- **What is needed**:
Turn the lines of the data below, from the line containing "Which year had" through the line containing "In the 抜歯の数 chart, which is", inclusive, into a Markdown table with the columns Row and Text. Skip blank lines, and omit any picture markers.
(Beginning of Information given)
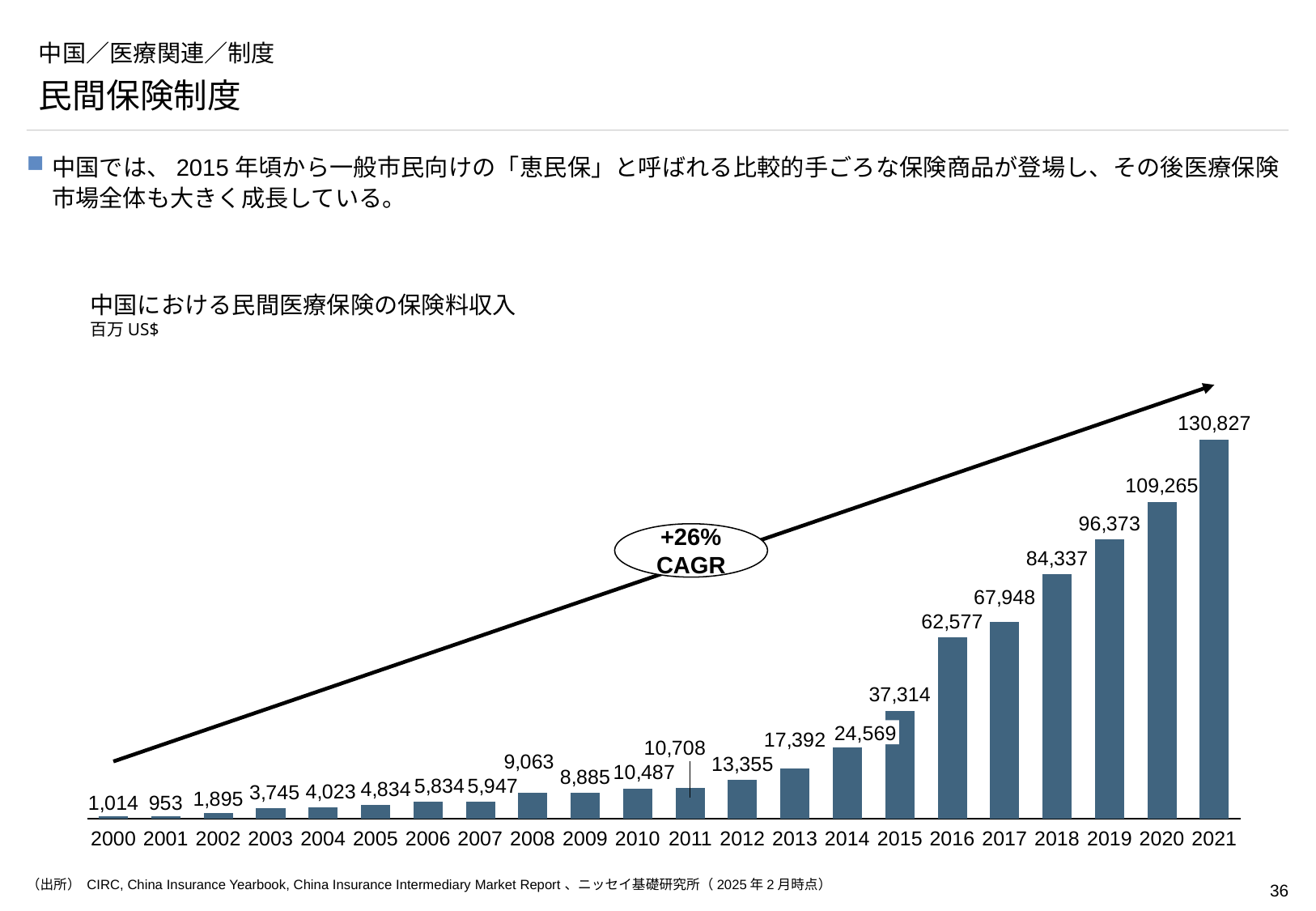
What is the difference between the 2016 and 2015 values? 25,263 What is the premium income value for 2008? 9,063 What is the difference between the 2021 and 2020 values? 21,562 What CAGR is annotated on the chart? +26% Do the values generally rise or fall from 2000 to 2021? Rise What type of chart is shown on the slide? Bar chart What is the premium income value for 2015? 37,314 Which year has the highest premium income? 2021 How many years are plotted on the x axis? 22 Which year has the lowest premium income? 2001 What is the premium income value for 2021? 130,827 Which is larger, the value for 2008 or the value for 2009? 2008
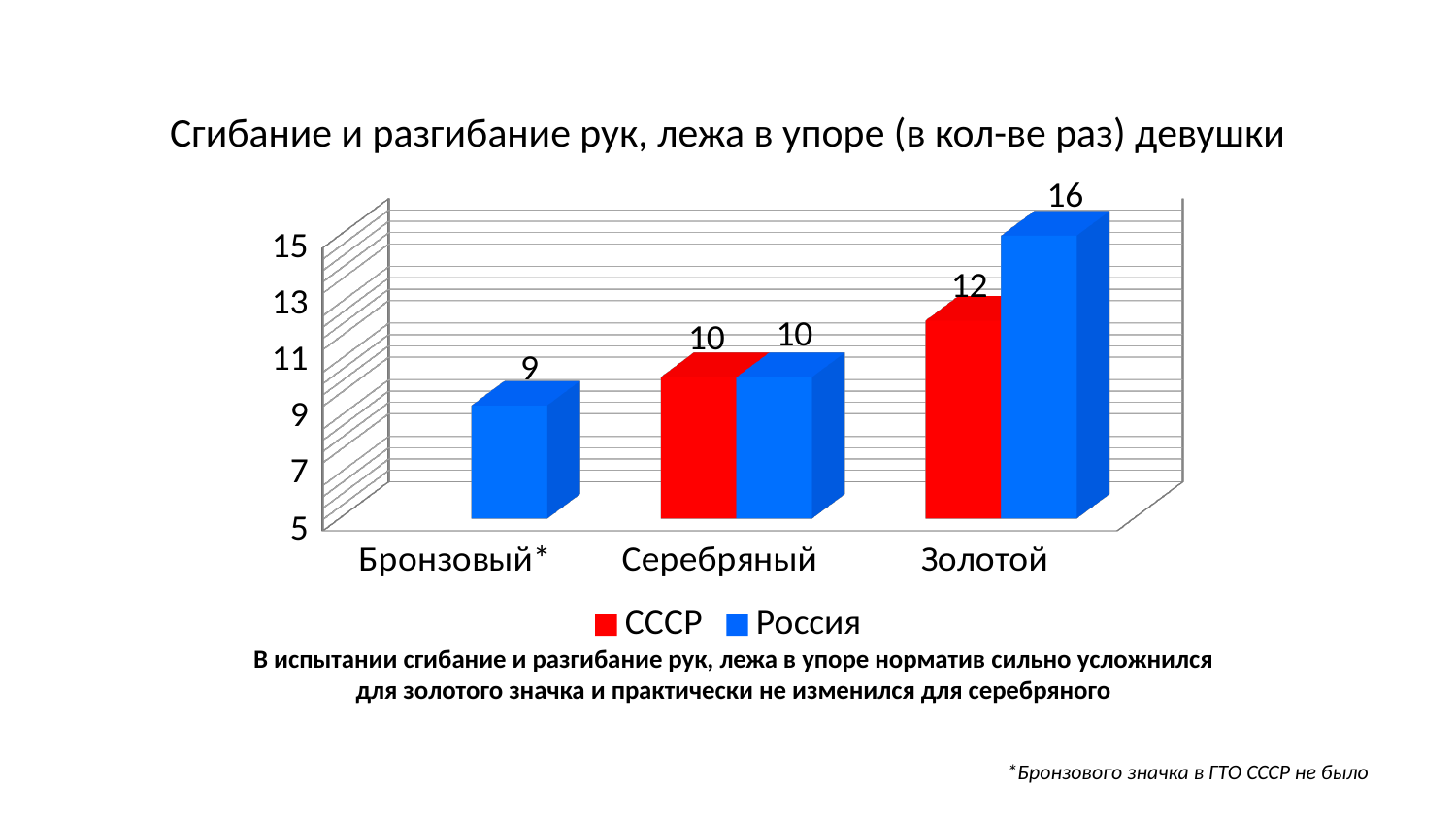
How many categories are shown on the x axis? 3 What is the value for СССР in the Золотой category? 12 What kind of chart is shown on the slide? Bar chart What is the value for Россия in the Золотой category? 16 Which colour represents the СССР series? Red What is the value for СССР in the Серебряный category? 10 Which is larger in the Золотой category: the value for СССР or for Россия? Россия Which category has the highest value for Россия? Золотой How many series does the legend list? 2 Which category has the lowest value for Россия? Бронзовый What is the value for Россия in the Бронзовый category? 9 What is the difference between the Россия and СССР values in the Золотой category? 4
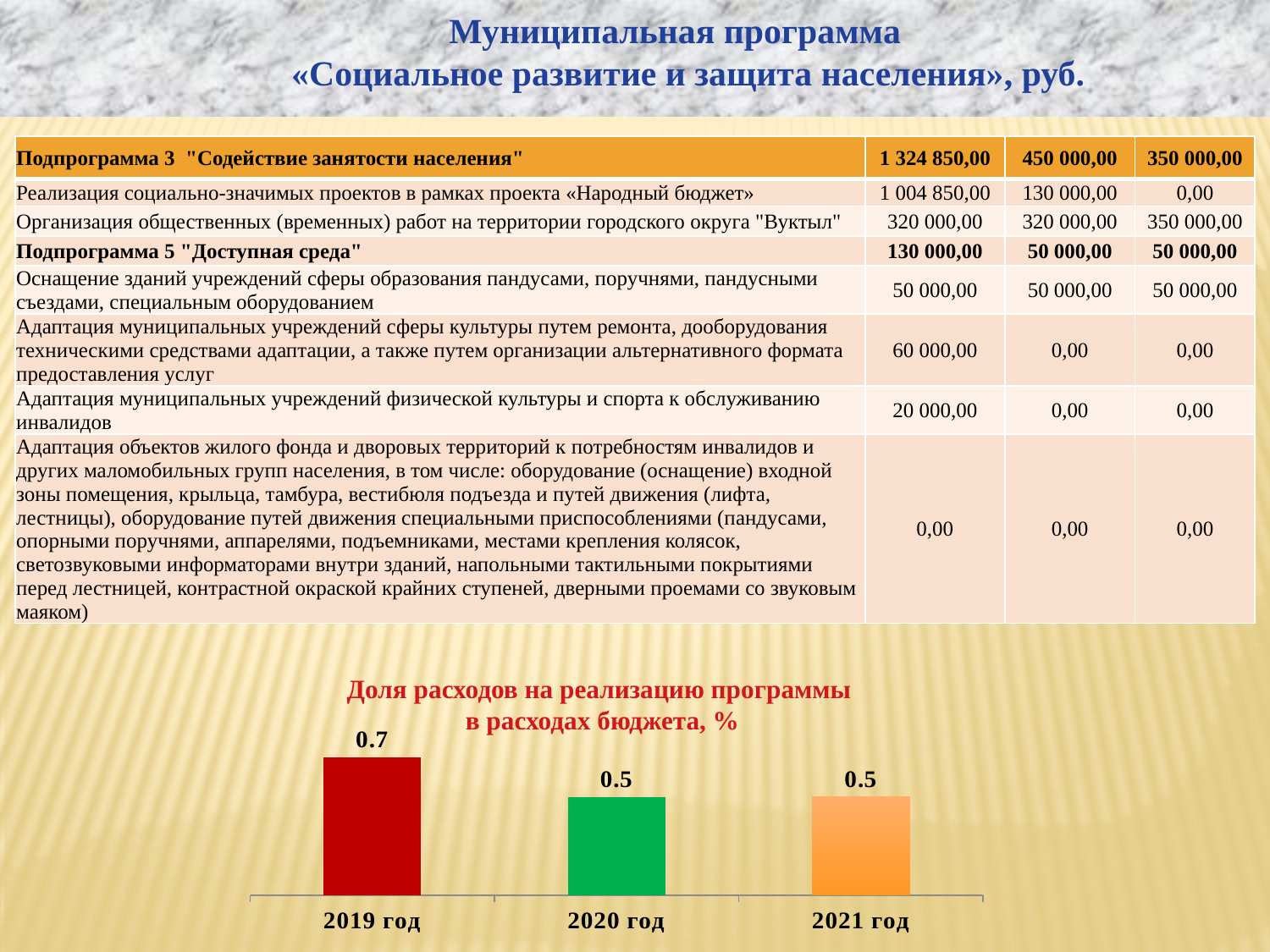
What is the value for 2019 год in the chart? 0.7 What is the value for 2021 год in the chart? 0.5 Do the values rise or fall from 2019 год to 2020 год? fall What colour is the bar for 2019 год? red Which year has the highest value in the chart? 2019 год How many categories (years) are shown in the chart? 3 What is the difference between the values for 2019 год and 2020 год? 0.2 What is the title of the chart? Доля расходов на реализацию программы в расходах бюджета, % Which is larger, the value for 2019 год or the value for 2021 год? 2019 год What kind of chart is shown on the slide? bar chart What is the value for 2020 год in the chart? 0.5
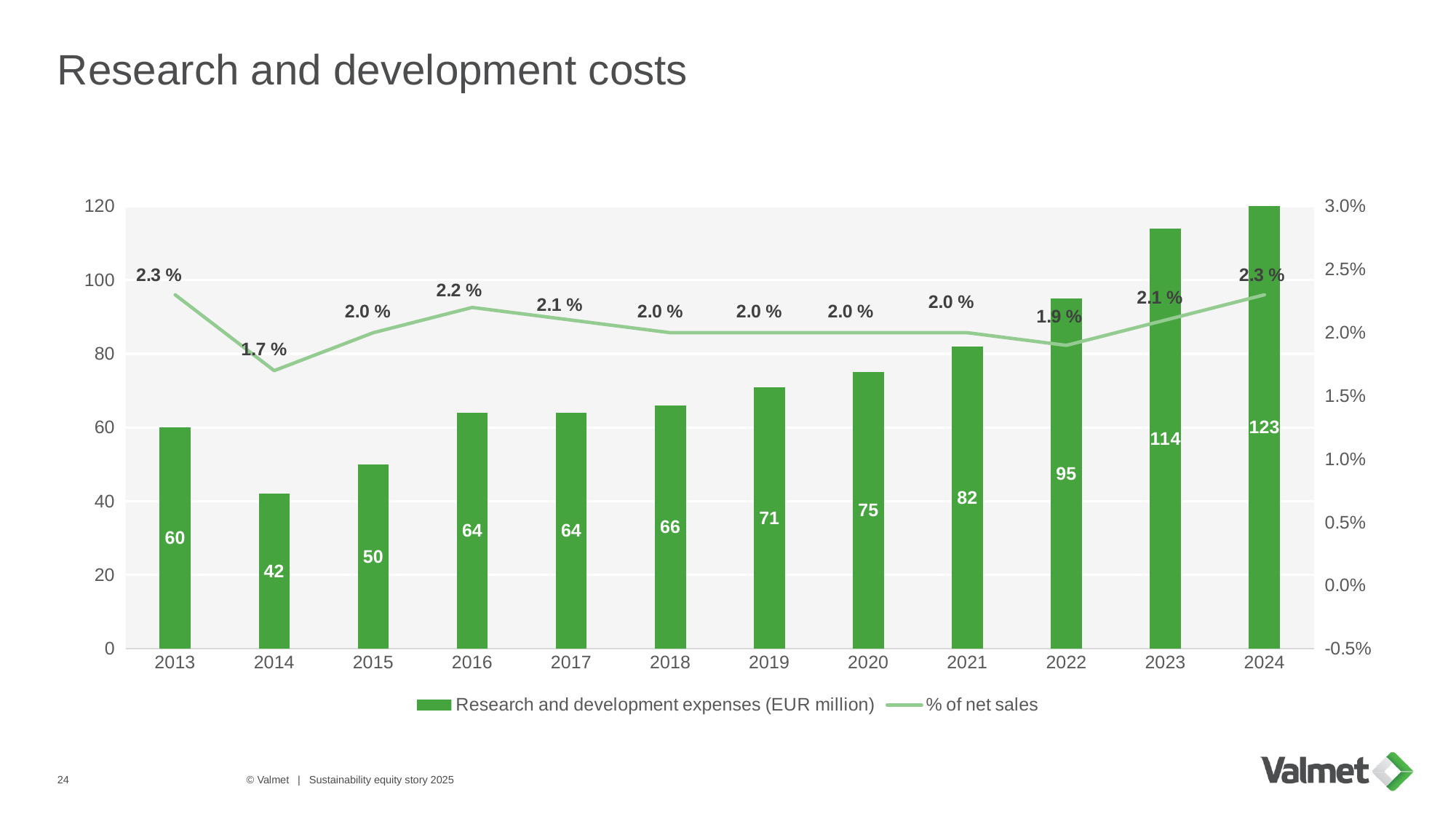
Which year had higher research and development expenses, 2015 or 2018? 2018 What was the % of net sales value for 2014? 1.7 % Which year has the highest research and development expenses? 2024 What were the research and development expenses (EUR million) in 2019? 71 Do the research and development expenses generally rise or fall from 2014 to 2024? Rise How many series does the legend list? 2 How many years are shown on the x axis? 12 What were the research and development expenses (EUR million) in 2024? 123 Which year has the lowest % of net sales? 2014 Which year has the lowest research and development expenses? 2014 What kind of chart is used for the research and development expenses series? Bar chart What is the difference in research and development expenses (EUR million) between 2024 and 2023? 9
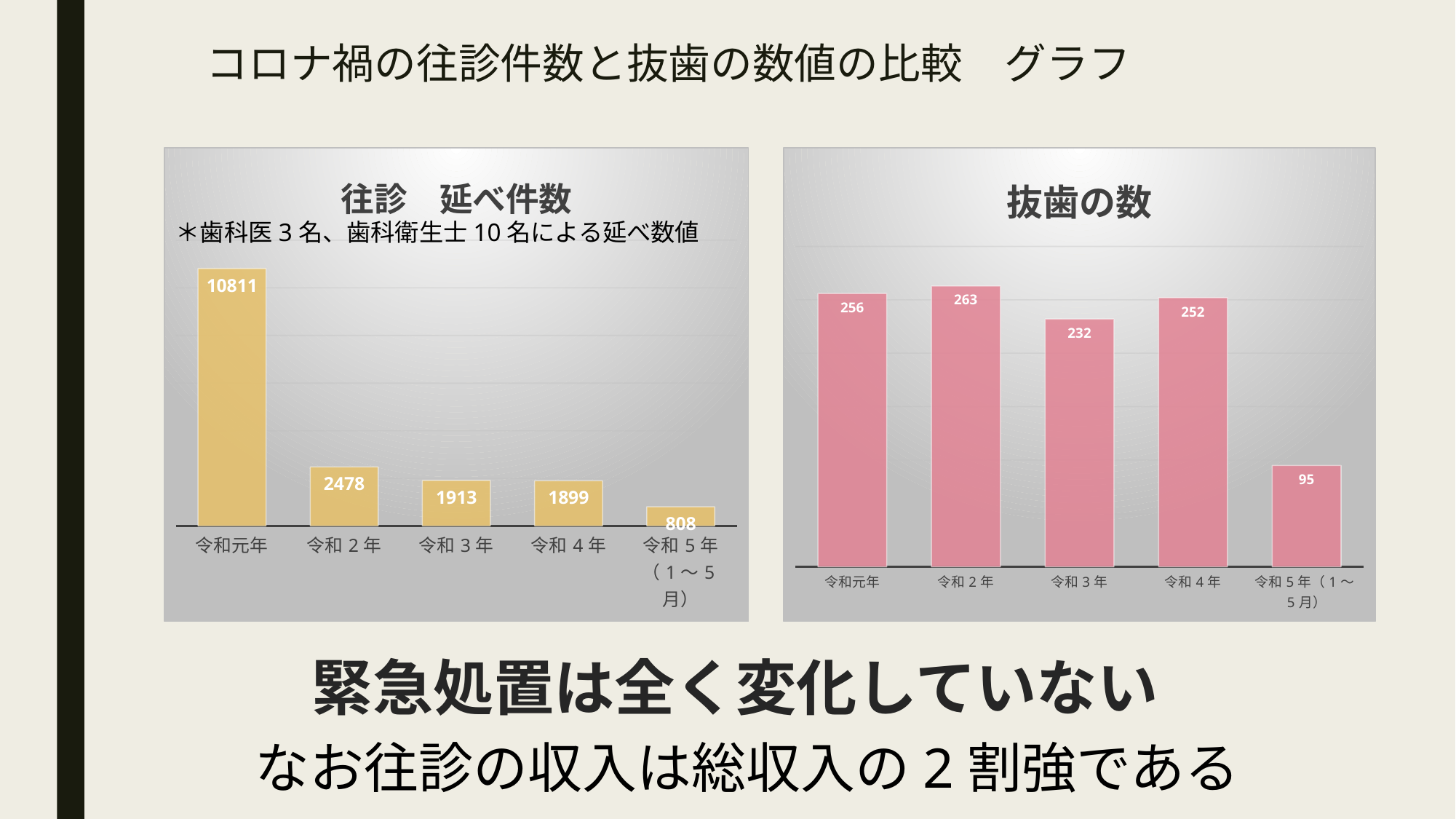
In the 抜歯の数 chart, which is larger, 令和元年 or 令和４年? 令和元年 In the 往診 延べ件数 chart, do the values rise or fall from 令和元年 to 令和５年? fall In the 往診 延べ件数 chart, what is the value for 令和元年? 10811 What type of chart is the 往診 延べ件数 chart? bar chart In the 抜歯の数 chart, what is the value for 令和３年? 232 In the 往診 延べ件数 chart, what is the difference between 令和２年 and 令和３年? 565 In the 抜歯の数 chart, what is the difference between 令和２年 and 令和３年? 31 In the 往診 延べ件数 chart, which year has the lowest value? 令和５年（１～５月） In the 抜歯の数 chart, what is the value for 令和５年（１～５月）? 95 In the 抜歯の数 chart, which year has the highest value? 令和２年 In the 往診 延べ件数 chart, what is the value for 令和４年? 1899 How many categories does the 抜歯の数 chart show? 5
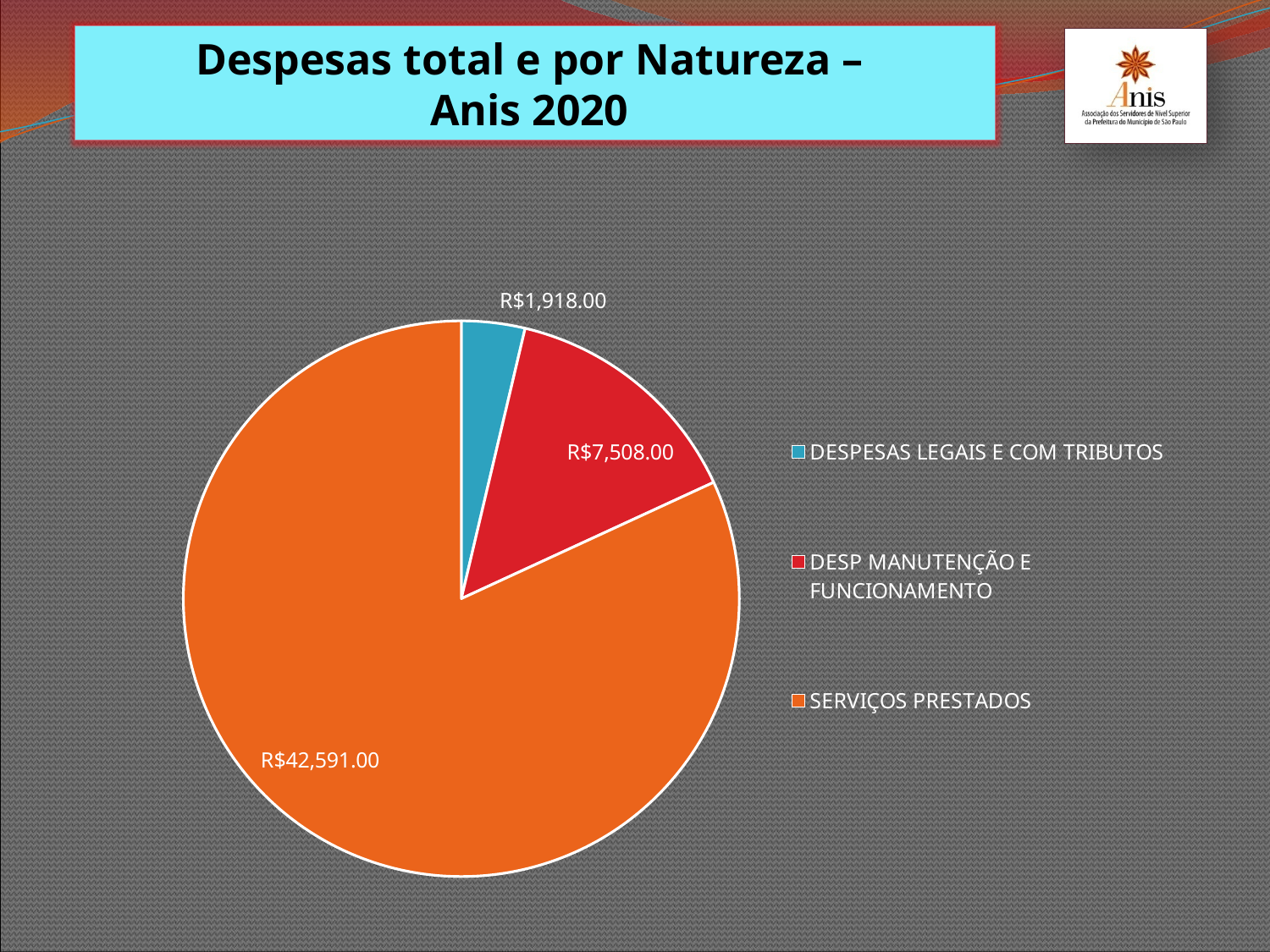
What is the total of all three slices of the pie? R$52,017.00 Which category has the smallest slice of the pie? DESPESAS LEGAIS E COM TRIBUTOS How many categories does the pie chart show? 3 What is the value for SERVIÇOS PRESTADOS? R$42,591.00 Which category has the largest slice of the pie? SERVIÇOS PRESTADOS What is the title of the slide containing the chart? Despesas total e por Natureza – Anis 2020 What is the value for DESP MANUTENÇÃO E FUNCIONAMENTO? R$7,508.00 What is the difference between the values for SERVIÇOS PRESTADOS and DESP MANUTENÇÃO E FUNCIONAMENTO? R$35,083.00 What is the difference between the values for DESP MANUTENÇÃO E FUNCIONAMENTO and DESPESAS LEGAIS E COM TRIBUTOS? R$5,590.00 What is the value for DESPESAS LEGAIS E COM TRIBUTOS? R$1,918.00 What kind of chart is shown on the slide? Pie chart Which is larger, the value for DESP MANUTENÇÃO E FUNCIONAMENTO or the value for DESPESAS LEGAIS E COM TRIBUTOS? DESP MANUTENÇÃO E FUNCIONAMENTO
(End of Information given)
- **Answer space**:
| Row | Text |
|---|---|
| 1 | Which year had higher research and development expenses, 2015 or 2018? 2018 What was the % of net sales value for 2014? 1.7 % Which year has the highest research and development expenses? 2024 What were the research and development expenses (EUR million) in 2019? 71 Do the research and development expenses generally rise or fall from 2014 to 2024? Rise How many series does the legend list? 2 How many years are shown on the x axis? 12 What were the research and development expenses (EUR million) in 2024? 123 Which year has the lowest % of net sales? 2014 Which year has the lowest research and development expenses? 2014 What kind of chart is used for the research and development expenses series? Bar chart What is the difference in research and development expenses (EUR million) between 2024 and 2023? 9 |
| 2 | In the 抜歯の数 chart, which is larger, 令和元年 or 令和４年? 令和元年 In the 往診 延べ件数 chart, do the values rise or fall from 令和元年 to 令和５年? fall In the 往診 延べ件数 chart, what is the value for 令和元年? 10811 What type of chart is the 往診 延べ件数 chart? bar chart In the 抜歯の数 chart, what is the value for 令和３年? 232 In the 往診 延べ件数 chart, what is the difference between 令和２年 and 令和３年? 565 In the 抜歯の数 chart, what is the difference between 令和２年 and 令和３年? 31 In the 往診 延べ件数 chart, which year has the lowest value? 令和５年（１～５月） In the 抜歯の数 chart, what is the value for 令和５年（１～５月）? 95 In the 抜歯の数 chart, which year has the highest value? 令和２年 In the 往診 延べ件数 chart, what is the value for 令和４年? 1899 How many categories does the 抜歯の数 chart show? 5 |